#### Selected excerpt
It is given that, the height of the tower (AB) is 50 m. $\angle AQB = 30^o$ and $\angle PBQ = 60^o$
Let the height of the building be $h$ m

According to question,
In triangle PBQ,
$\tan 60^o = \frac{PQ}{BQ} = \frac{50}{BQ}$
$\\\sqrt{3} = \frac{50}{BQ}\\ BQ = \frac{50}{\sqrt{3}}$.......................(i)

In triangle ABQ,

$\tan 30^o = \frac{h}{BQ}$
${BQ}=h\sqrt{3}$.........................(ii)
On equating the eq(i) and (ii) we get,

$\frac{50}{\sqrt{3}}=h\sqrt{3}$
therefore, $h$ = 50/3 = 16.66 m = height of the building.

Given that,
The height of both poles are equal  DC = AB. The angle of elevation of of the top of the poles are $\angle DEC=30^o$ and $\angle AEB=60^o$ resp.
Let the height of the poles be  $h$ m and CE = $x$ and BE = 80 - $x$

According to question,
In triangle DEC,

$\\\Rightarrow \tan 30^o = \frac{DC}{CE} = \frac{h}{x}\\\\\Rightarrow \frac{1}{\sqrt{3}}= \frac{h}{x}\\\\\Rightarrow x=h\sqrt{3}$..............(i)

In triangle AEB,
$\\\Rightarrow \tan 60^o = \frac{AB}{BE}=\frac{h}{80-x}\\\\\Rightarrow \sqrt{3}=\frac{h}{80-x}\\\\\Rightarrow x=80 - \frac{h}{\sqrt{3}}$..................(ii)
On equating eq (i) and eq (ii), we get

$\sqrt{3}h=80 - \frac{h}{\sqrt{3}}$
$\frac{h}{\sqrt{3}}=20$
$h=20\sqrt{3}$ m
So, $x$ = 60 m

Hence the height of both poles is ($h=20\sqrt{3}$)m and the position of the point is at 60 m from the pole CD and 20 m from the pole AB.

Suppose the $h$ is the height of the tower AB and BC = $x$ m
It is given that, the width of CD is 20 m,
According to question,

In triangle $\Delta ADB$,
$\\\Rightarrow \tan 30^o = \frac{AB}{20+x}=\frac{h}{20+x}\\\\\Rightarrow \frac{1}{\sqrt{3}}=\frac{h}{20+x}\\\\\Rightarrow 20+x = h\sqrt{3}\\\\\Rightarrow x = h\sqrt{3}-20$............(i)

In triangle ACB,
$\\\Rightarrow \tan 60^o = \frac{h}{x}=\sqrt{3}\\\\\Rightarrow x= \frac{h}{\sqrt{3}}$.............(ii)

#### Task objective
Name every triangle that the height-and-distance solutions above introduce with the words "In triangle," in the order they appear.

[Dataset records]
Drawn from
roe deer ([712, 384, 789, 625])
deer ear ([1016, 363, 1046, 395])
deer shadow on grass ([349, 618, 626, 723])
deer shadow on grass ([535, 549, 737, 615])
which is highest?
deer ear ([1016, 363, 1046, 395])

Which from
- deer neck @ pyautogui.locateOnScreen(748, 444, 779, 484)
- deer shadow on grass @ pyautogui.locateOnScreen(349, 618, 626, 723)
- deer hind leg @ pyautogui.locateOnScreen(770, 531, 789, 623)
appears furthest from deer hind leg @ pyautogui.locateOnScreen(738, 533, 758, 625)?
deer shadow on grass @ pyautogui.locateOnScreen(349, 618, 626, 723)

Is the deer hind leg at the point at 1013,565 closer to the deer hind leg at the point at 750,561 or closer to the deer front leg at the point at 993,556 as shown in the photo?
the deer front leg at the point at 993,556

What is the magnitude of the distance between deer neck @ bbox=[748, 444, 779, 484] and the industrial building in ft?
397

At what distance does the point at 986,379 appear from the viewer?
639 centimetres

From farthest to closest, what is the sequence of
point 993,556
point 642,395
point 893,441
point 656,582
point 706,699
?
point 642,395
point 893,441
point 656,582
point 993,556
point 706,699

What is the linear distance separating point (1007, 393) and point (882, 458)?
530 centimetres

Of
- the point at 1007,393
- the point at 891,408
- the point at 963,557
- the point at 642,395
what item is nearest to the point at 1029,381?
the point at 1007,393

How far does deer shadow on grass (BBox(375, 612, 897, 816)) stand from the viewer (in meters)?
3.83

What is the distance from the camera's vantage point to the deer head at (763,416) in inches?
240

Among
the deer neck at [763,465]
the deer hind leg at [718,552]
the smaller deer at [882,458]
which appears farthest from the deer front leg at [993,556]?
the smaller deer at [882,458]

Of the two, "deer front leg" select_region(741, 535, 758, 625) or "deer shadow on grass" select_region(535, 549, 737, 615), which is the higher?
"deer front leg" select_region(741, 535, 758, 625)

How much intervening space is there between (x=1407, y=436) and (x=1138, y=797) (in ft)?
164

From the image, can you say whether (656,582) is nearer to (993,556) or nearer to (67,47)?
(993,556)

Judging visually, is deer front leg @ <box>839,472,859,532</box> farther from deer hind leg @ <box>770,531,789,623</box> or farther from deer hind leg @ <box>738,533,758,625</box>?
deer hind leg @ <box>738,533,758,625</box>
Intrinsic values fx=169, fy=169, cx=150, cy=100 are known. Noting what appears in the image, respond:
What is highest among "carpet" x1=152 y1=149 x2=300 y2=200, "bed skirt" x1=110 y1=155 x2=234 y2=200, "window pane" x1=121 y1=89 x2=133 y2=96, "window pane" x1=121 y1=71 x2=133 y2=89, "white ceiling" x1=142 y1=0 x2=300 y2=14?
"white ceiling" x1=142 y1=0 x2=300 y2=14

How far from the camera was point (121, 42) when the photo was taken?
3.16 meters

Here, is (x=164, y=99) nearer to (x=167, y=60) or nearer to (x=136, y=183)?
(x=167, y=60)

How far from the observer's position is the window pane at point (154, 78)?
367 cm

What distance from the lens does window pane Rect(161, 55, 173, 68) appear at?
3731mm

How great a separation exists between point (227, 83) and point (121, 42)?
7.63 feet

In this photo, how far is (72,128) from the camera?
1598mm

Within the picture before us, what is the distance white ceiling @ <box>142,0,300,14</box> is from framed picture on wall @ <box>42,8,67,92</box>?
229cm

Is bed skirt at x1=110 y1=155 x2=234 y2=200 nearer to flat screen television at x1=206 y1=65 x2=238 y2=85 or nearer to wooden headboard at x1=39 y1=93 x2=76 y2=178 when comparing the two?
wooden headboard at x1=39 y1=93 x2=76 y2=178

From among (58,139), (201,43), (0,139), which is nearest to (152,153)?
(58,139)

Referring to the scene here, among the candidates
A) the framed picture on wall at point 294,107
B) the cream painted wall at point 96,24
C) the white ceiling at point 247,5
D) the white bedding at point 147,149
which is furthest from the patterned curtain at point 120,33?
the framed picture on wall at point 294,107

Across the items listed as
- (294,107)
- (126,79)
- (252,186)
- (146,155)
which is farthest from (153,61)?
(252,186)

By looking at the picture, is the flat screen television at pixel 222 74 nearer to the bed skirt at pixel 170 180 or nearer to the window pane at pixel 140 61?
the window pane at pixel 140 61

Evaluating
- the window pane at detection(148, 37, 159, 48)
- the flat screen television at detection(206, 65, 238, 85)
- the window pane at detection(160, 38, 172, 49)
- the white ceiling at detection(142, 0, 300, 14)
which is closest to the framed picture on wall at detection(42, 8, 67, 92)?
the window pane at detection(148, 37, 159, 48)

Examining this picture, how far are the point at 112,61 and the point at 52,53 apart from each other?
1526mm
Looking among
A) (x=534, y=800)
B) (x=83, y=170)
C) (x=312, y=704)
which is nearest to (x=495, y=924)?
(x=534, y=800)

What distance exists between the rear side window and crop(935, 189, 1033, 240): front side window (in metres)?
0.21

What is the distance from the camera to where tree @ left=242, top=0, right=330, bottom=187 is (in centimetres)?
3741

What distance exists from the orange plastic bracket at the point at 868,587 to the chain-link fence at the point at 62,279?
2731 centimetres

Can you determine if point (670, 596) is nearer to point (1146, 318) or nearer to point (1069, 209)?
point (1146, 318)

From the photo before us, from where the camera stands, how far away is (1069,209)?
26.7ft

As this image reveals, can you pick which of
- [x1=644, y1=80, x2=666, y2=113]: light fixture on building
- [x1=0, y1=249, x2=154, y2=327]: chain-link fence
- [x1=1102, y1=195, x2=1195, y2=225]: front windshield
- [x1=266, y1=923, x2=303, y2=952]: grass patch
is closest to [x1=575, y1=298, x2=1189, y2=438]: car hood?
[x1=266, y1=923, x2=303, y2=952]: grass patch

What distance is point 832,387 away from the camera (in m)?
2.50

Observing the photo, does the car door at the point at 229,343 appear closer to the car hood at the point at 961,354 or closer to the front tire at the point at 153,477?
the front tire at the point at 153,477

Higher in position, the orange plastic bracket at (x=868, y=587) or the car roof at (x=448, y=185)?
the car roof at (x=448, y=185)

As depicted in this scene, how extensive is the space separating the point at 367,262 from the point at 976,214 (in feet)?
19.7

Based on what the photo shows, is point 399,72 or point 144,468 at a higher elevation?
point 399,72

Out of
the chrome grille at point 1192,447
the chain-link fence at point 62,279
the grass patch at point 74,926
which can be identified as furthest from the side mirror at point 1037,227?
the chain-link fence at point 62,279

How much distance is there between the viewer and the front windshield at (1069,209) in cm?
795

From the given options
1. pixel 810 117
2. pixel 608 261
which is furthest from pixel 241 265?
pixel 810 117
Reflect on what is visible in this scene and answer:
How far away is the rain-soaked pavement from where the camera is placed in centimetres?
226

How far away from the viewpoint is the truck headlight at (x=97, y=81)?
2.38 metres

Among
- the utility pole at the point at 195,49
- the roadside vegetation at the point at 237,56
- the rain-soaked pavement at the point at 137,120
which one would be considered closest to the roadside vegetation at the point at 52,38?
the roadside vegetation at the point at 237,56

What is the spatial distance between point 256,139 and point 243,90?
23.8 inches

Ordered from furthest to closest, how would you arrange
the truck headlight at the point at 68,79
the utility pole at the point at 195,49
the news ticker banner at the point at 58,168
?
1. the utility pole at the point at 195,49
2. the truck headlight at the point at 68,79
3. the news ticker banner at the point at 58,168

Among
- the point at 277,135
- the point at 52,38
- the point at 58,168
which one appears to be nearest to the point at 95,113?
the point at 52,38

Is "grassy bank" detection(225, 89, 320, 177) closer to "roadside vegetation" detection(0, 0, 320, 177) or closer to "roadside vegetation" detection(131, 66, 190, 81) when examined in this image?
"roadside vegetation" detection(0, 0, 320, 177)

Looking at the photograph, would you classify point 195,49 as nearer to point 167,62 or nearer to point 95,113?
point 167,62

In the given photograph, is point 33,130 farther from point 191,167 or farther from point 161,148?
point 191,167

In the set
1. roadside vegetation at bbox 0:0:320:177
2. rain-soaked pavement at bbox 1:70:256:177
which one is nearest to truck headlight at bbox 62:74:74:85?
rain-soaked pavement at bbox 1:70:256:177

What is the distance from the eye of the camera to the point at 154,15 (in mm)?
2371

#### Written response
1. PBQ
2. ABQ
3. DEC
4. AEB
5. ADB
6. ACB